RE: [EXTERNAL] - Re: ERROR: Cannot run job worker!

2017-06-26 Thread Vyacheslav Pascarel
Done - NUTCH-2395

https://issues.apache.org/jira/browse/NUTCH-2395

Regards,

Vyacheslav Pascarel


-Original Message-
From: lewis john mcgibbney [mailto:lewi...@apache.org] 
Sent: Saturday, June 24, 2017 2:27 PM
To: user@nutch.apache.org
Subject: [EXTERNAL] - Re: ERROR: Cannot run job worker!

Hi Vyacheslav,
Thanks for the update, can you please open a ticket at 
https://urldefense.proofpoint.com/v2/url?u=https-3A__issues.apache.org_jira_projects_NUTCH=DwIBaQ=ZgVRmm3mf2P1-XDAyDsu4A=XeO6ShRDVKU6HktuQu5d6DHtkdlyuxMSWDVUj-ZGQKE=Ti7iePIyYmd-ZZLJikFB-XeUZ91T7llSIXn3mcnxQ0M=5h5L8GfDpA0DjwfnOwcxaZU2WGD4nRU74FhRnbC7hnM=
If you are able to submit a pull request at 
https://urldefense.proofpoint.com/v2/url?u=https-3A__github.com_apache_nutch_=DwIBaQ=ZgVRmm3mf2P1-XDAyDsu4A=XeO6ShRDVKU6HktuQu5d6DHtkdlyuxMSWDVUj-ZGQKE=Ti7iePIyYmd-ZZLJikFB-XeUZ91T7llSIXn3mcnxQ0M=9Sw9oUodC8CQBD2WhtzdrZ2Ey098yYpAbLjWwAX6zGw=
 , it would be appreciated.
Lewis

On Sat, Jun 24, 2017 at 9:36 AM, <user-digest-h...@nutch.apache.org> wrote:

>
> From: Vyacheslav Pascarel <vpasc...@opentext.com>
> To: "user@nutch.apache.org" <user@nutch.apache.org>
> Cc:
> Bcc:
> Date: Fri, 23 Jun 2017 13:07:39 +
> Subject: RE: [EXTERNAL] - Re: ERROR: Cannot run job worker!
> Hi Lewis,
>
> I think I narrowed the problem to SelectorEntryComparator class nested 
> in GeneratorJob.

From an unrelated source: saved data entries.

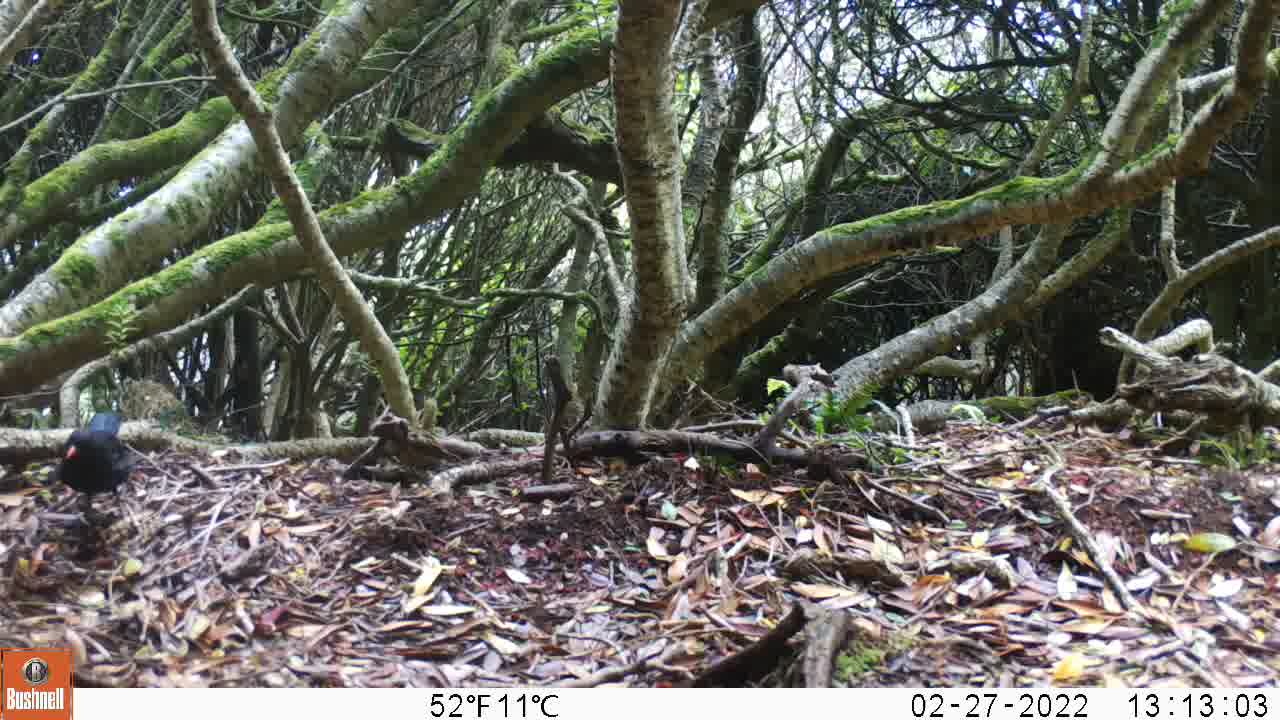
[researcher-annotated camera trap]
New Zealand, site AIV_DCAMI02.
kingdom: Animalia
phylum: Chordata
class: Aves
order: Passeriformes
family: Turdidae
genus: Turdus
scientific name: Turdus merula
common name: eurasian blackbird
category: blackbird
Blackbird (eurasian blackbird) (Turdus merula).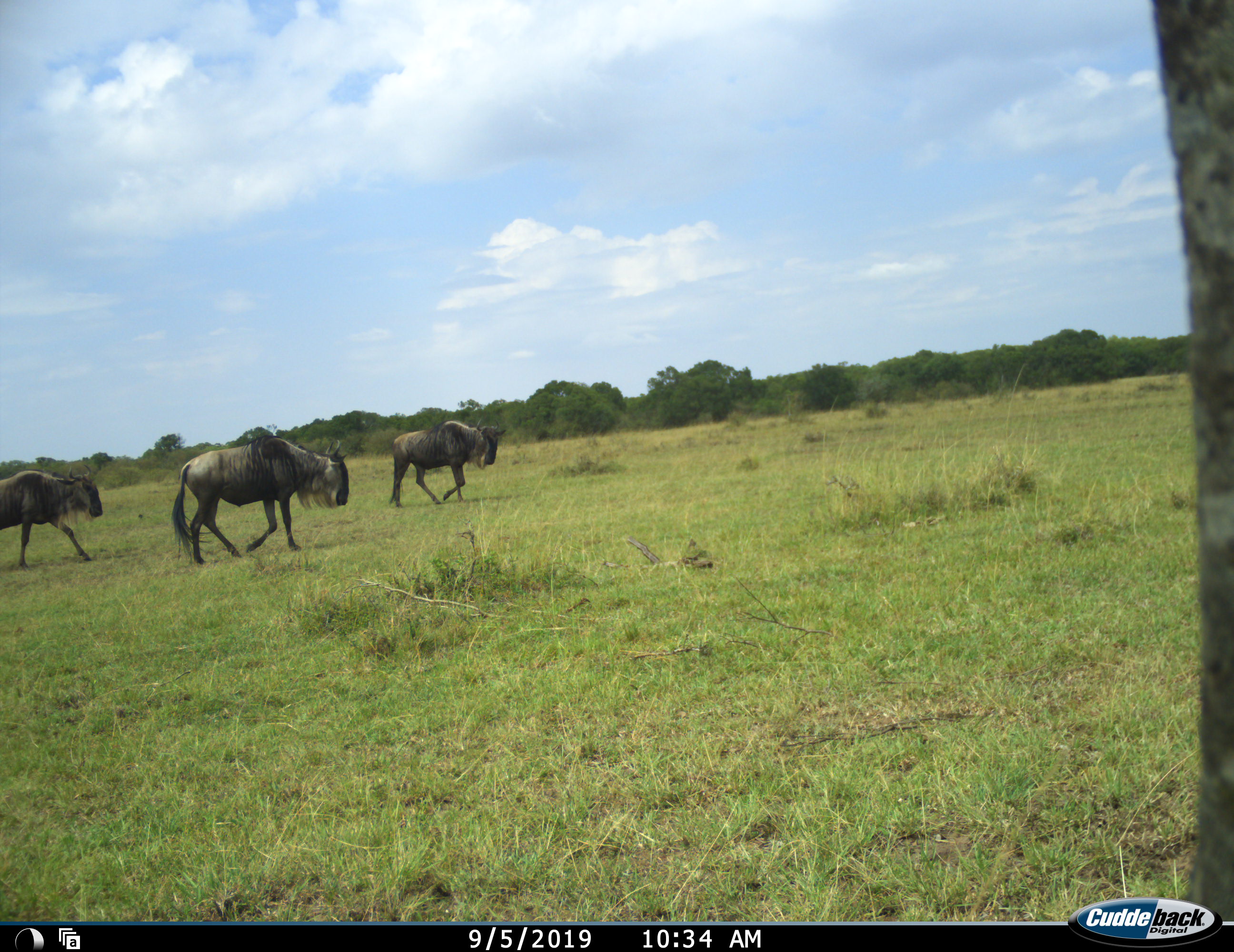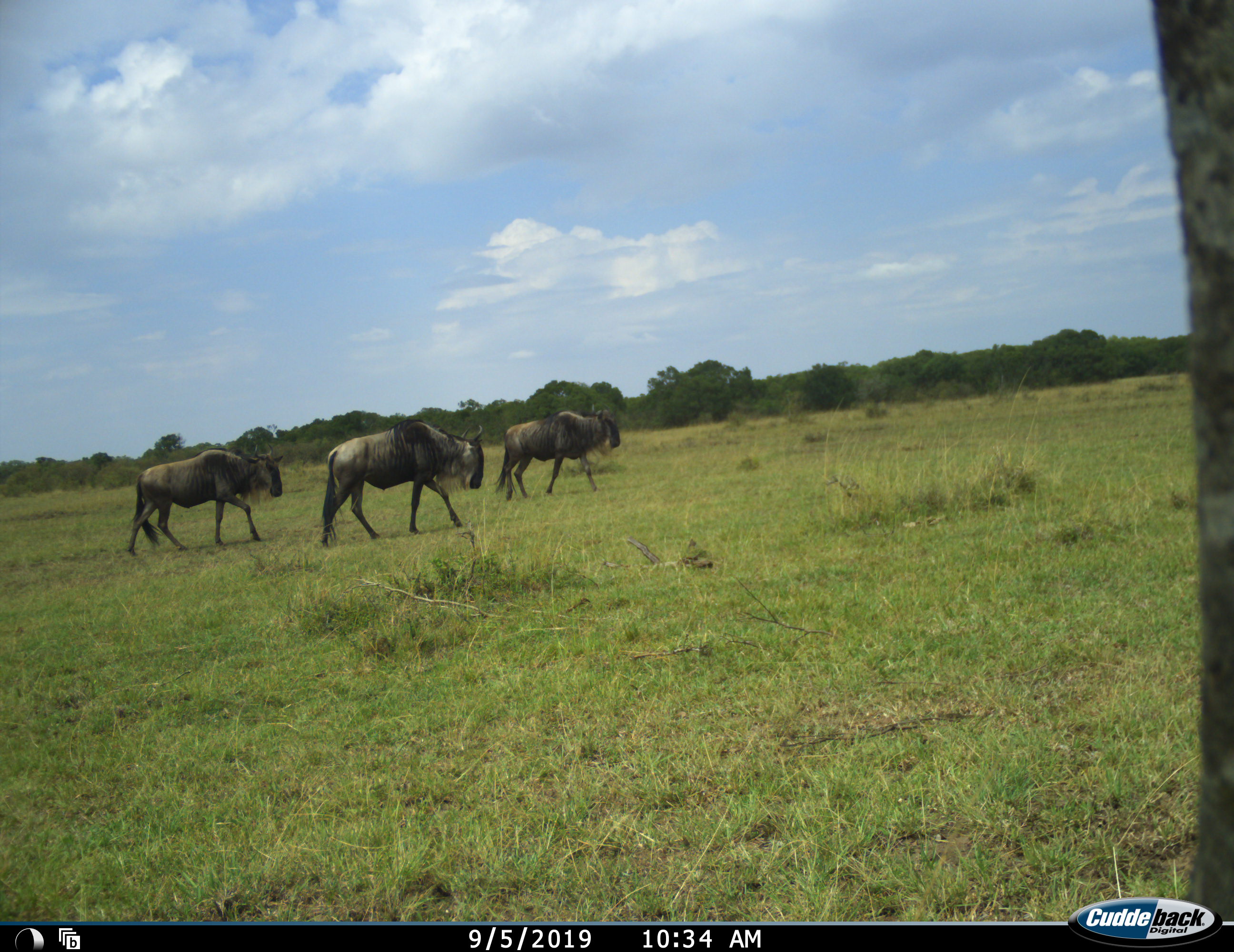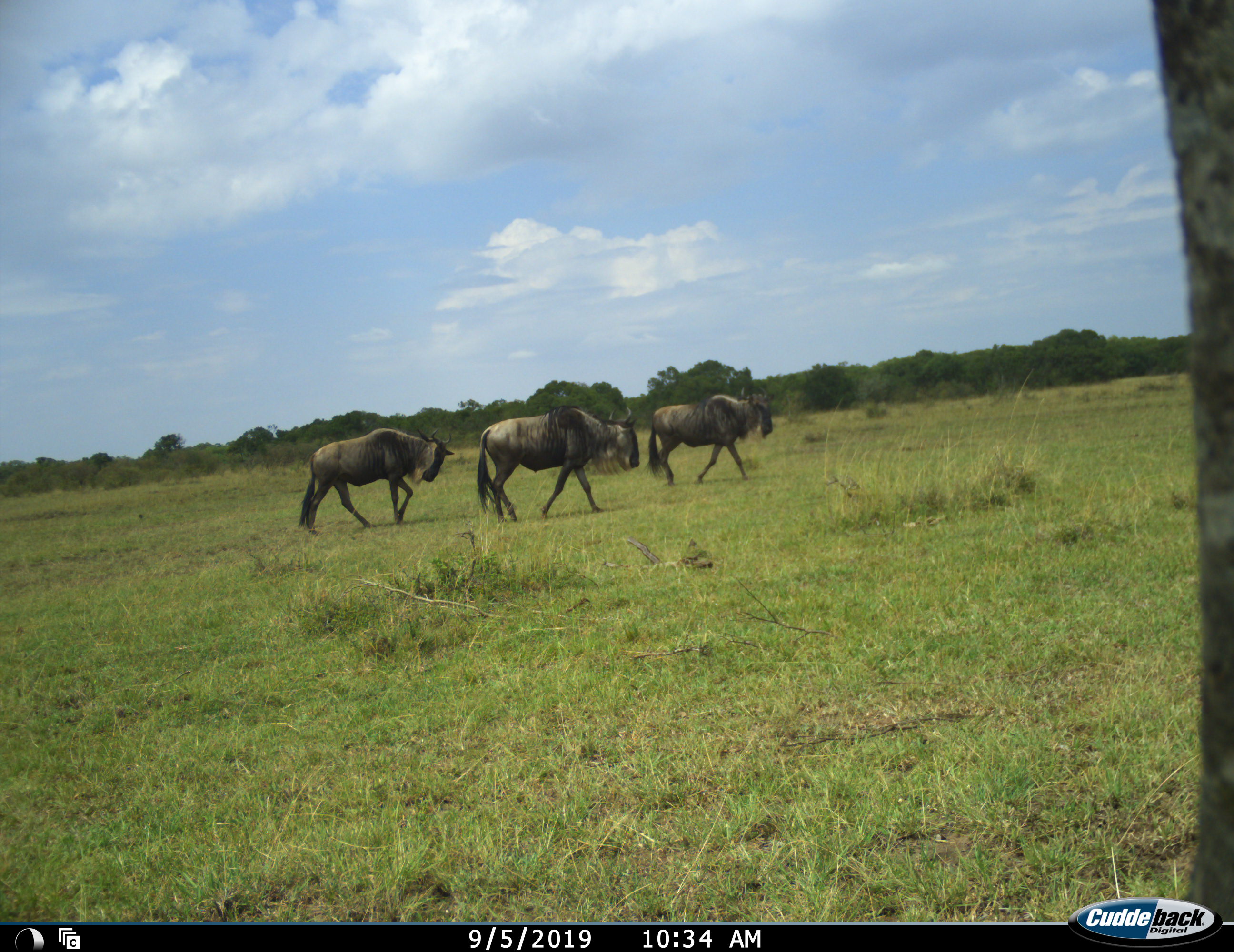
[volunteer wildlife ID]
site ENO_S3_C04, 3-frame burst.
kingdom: Animalia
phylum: Chordata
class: Mammalia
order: Artiodactyla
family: Bovidae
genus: Connochaetes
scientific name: Connochaetes taurinus taurinus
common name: blue wildebeest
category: wildebeestblue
Wildebeestblue (blue wildebeest) (Connochaetes taurinus taurinus), count 3. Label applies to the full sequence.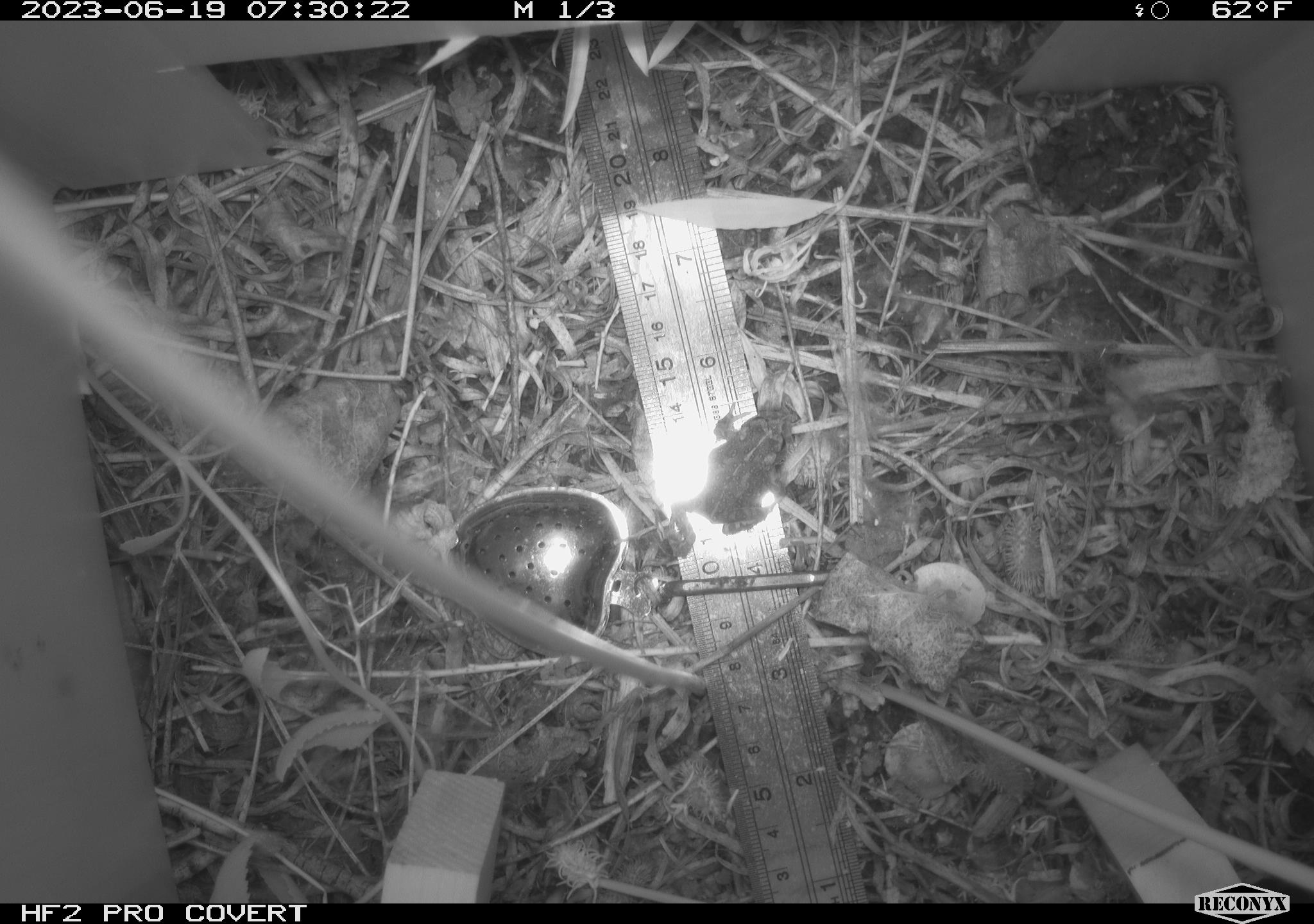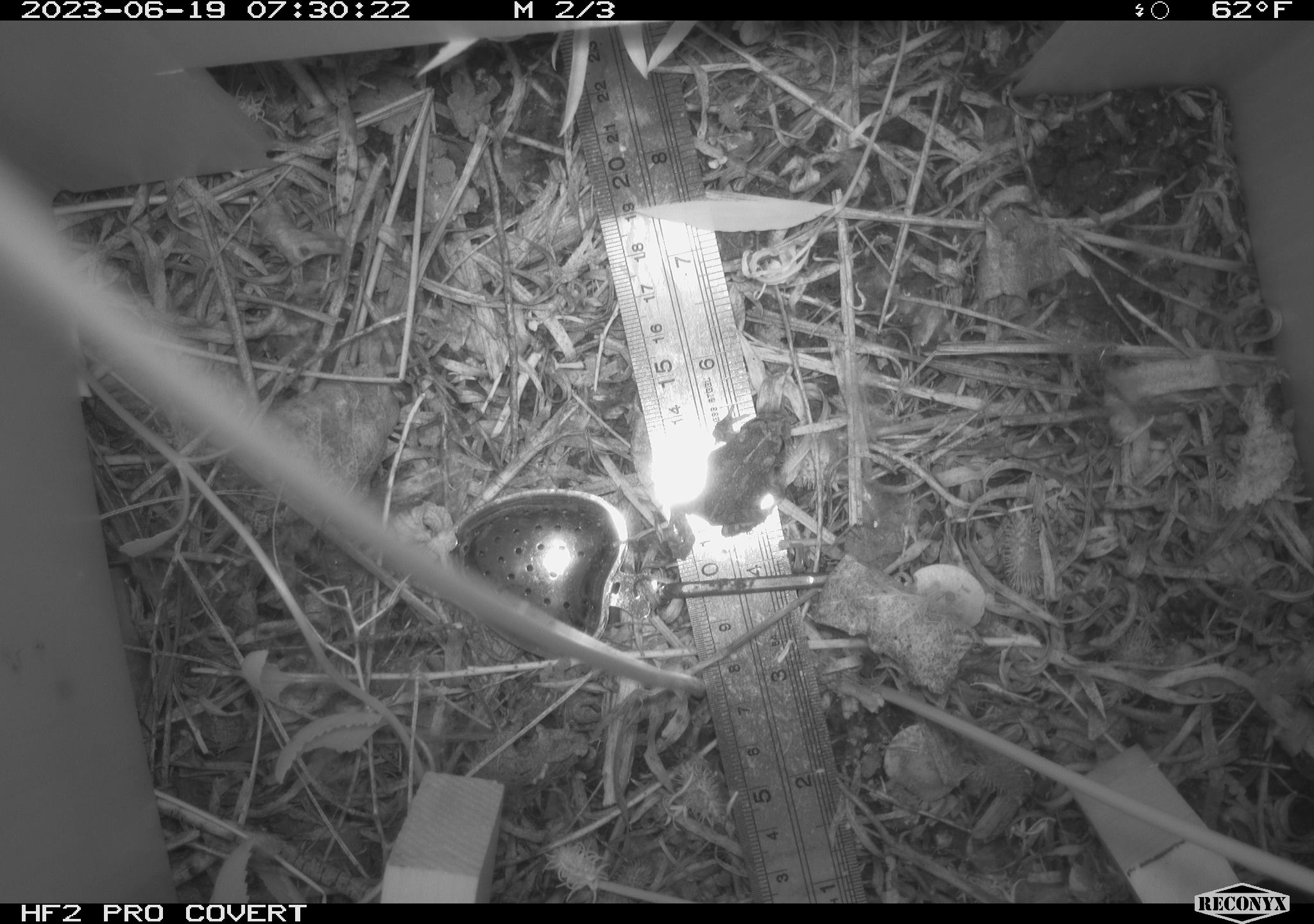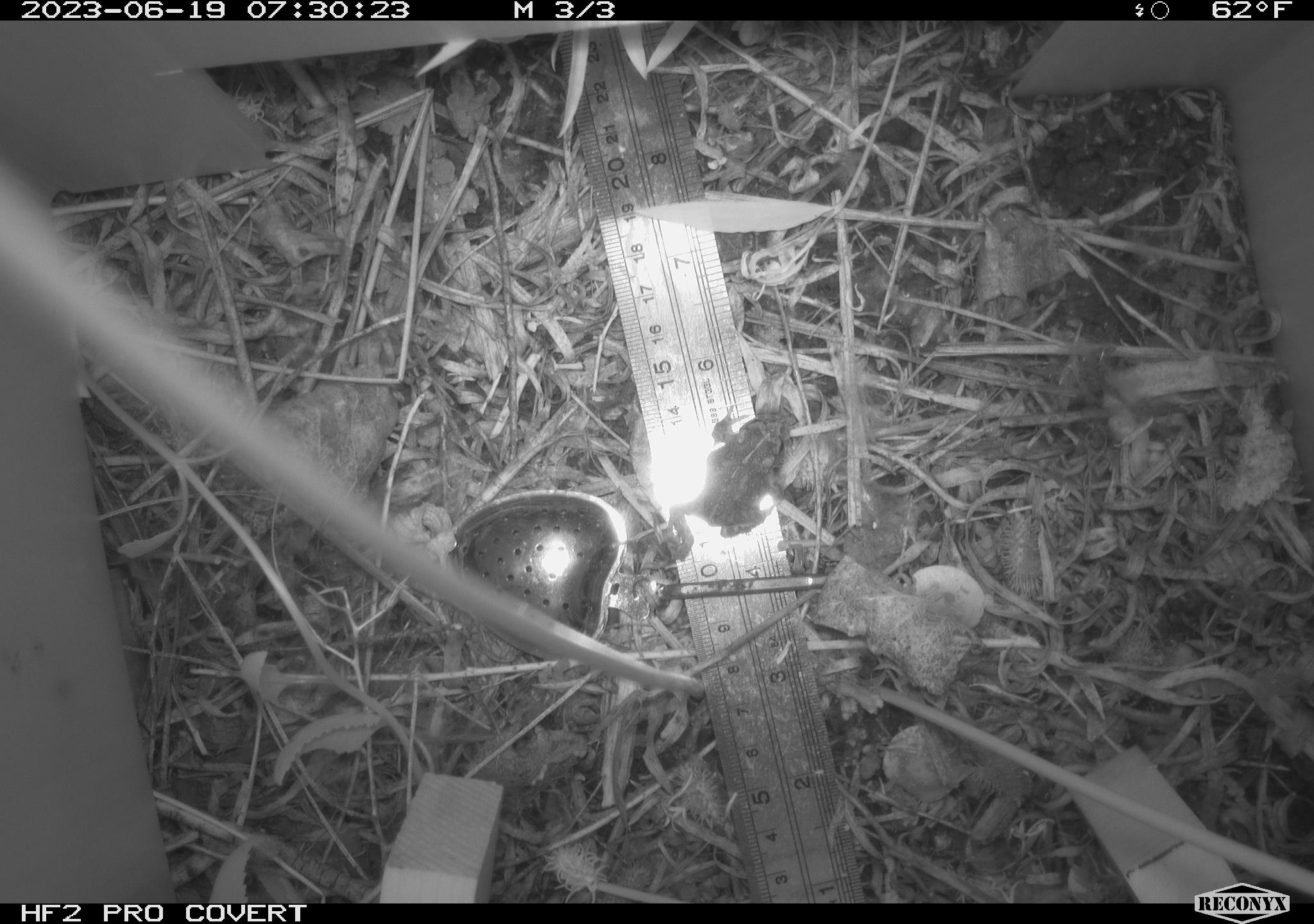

In debugger during crash I noticed there a single 
> instance of SelectorEntryComparator shared across multiple reducer 
> tasks. The class is inherited from 
> org.apache.hadoop.io.WritableComparator that has a few members 
> unprotected for concurrent usage. At some point multiple threads may 
> access those members in WritableComparator.compare call. I modified 
> SelectorEntryComparator and it seems solved the problem but I am not 
> sure if the change is appropriate and/or sufficient (covers GENERATE 
> only?)
>
> Original code:
> 
>
>   public static class SelectorEntryComparator extends WritableComparator {
> public SelectorEntryComparator() {
>   super(SelectorEntry.class, true);
> }
>   }
>
> Modified code:
> 
>   public static class SelectorEntryComparator extends WritableComparator {
> public SelectorEntryComparator() {
>   super(SelectorEntry.class, true);
> }
>
> @Override
> synchronized public int compare(byte[] b1, int s1, int l1, byte[] 
> b2, int s2, int l2) {
> return super.compare(b1, s1, l1, b2, s2, l2);
> }
>   }
>
>


Re: ERROR: Cannot run job worker!

2017-06-24 Thread lewis john mcgibbney
Hi Vyacheslav,
Thanks for the update, can you please open a ticket at
https://issues.apache.org/jira/projects/NUTCH
If you are able to submit a pull request at https://github.com/apache/nutch/,
it would be appreciated.
Lewis

On Sat, Jun 24, 2017 at 9:36 AM, <user-digest-h...@nutch.apache.org> wrote:

>
> From: Vyacheslav Pascarel <vpasc...@opentext.com>
> To: "user@nutch.apache.org" <user@nutch.apache.org>
> Cc:
> Bcc:
> Date: Fri, 23 Jun 2017 13:07:39 +
> Subject: RE: [EXTERNAL] - Re: ERROR: Cannot run job worker!
> Hi Lewis,
>
> I think I narrowed the problem to SelectorEntryComparator class nested in
> GeneratorJob. In debugger during crash I noticed there a single instance of
> SelectorEntryComparator shared across multiple reducer tasks. The class is
> inherited from org.apache.hadoop.io.WritableComparator that has a few
> members unprotected for concurrent usage. At some point multiple threads
> may access those members in WritableComparator.compare call. I modified
> SelectorEntryComparator and it seems solved the problem but I am not sure
> if the change is appropriate and/or sufficient (covers GENERATE only?)
>
> Original code:
> 
>
>   public static class SelectorEntryComparator extends WritableComparator {
> public SelectorEntryComparator() {
>   super(SelectorEntry.class, true);
> }
>   }
>
> Modified code:
> 
>   public static class SelectorEntryComparator extends WritableComparator {
> public SelectorEntryComparator() {
>   super(SelectorEntry.class, true);
> }
>
> @Override
> synchronized public int compare(byte[] b1, int s1, int l1, byte[] b2,
> int s2, int l2) {
> return super.compare(b1, s1, l1, b2, s2, l2);
> }
>   }
>
>


RE: [EXTERNAL] - Re: ERROR: Cannot run job worker!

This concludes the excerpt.